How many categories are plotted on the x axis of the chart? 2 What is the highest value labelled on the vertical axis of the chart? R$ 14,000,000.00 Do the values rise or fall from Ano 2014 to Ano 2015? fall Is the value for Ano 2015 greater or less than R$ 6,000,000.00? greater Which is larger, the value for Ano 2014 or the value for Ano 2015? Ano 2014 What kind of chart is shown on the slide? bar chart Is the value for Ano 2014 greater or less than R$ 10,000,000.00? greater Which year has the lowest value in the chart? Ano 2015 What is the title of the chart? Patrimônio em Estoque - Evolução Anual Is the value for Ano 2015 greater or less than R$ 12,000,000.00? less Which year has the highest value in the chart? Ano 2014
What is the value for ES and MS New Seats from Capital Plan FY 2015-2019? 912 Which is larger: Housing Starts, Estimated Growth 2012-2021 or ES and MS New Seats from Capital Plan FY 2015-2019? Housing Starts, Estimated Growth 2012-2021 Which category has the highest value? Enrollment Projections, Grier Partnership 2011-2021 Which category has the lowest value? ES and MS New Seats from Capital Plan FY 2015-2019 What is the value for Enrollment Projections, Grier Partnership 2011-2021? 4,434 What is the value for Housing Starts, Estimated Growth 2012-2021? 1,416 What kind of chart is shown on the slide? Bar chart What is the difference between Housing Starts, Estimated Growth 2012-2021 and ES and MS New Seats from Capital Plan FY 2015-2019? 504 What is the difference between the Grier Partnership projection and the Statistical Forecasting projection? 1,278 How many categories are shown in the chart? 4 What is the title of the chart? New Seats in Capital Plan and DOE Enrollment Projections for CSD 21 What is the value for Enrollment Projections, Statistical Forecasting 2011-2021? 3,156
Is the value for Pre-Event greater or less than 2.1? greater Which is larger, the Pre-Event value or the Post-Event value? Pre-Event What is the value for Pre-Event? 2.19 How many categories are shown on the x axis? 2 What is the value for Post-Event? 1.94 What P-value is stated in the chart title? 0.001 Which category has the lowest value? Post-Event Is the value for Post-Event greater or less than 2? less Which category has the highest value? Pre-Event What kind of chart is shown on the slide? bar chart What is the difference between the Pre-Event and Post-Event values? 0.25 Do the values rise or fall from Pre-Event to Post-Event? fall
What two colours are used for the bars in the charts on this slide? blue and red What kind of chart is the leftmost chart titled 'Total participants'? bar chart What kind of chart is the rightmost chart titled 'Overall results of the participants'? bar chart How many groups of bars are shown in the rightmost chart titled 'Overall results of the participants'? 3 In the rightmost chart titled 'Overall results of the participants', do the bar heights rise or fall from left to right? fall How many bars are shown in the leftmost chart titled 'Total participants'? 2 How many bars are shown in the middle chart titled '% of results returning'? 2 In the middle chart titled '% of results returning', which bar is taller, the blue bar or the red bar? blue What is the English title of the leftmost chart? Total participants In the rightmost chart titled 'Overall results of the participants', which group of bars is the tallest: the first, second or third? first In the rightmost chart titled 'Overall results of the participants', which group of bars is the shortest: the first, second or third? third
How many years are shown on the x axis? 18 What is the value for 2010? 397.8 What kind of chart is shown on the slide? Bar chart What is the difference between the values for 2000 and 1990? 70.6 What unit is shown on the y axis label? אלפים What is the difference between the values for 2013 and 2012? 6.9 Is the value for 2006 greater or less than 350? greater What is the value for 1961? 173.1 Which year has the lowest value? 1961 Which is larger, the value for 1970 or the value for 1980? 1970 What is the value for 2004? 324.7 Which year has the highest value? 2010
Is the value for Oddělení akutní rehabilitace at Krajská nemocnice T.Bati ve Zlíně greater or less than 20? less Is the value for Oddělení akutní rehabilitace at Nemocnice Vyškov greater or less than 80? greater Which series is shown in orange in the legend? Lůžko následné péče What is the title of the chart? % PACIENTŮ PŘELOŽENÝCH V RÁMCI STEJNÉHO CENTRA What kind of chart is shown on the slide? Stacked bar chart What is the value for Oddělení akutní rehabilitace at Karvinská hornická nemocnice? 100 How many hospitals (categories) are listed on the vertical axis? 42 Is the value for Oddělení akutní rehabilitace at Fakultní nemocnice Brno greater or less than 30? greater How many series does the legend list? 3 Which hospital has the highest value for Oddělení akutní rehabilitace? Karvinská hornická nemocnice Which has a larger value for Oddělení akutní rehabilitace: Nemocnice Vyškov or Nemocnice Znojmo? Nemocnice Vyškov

━━━━━━━━━━━━━━━━━━━━

→ DEINE AUFGABE: Welche Zeilen im Material enthalten das Wort „Patrimônio“? Finde sie alle und schreib jede davon vollständig ab.

→ DEINE ANTWORT:
How many categories are plotted on the x axis of the chart? 2 What is the highest value labelled on the vertical axis of the chart? R$ 14,000,000.00 Do the values rise or fall from Ano 2014 to Ano 2015? fall Is the value for Ano 2015 greater or less than R$ 6,000,000.00? greater Which is larger, the value for Ano 2014 or the value for Ano 2015? Ano 2014 What kind of chart is shown on the slide? bar chart Is the value for Ano 2014 greater or less than R$ 10,000,000.00? greater Which year has the lowest value in the chart? Ano 2015 What is the title of the chart? Patrimônio em Estoque - Evolução Anual Is the value for Ano 2015 greater or less than R$ 12,000,000.00? less Which year has the highest value in the chart? Ano 2014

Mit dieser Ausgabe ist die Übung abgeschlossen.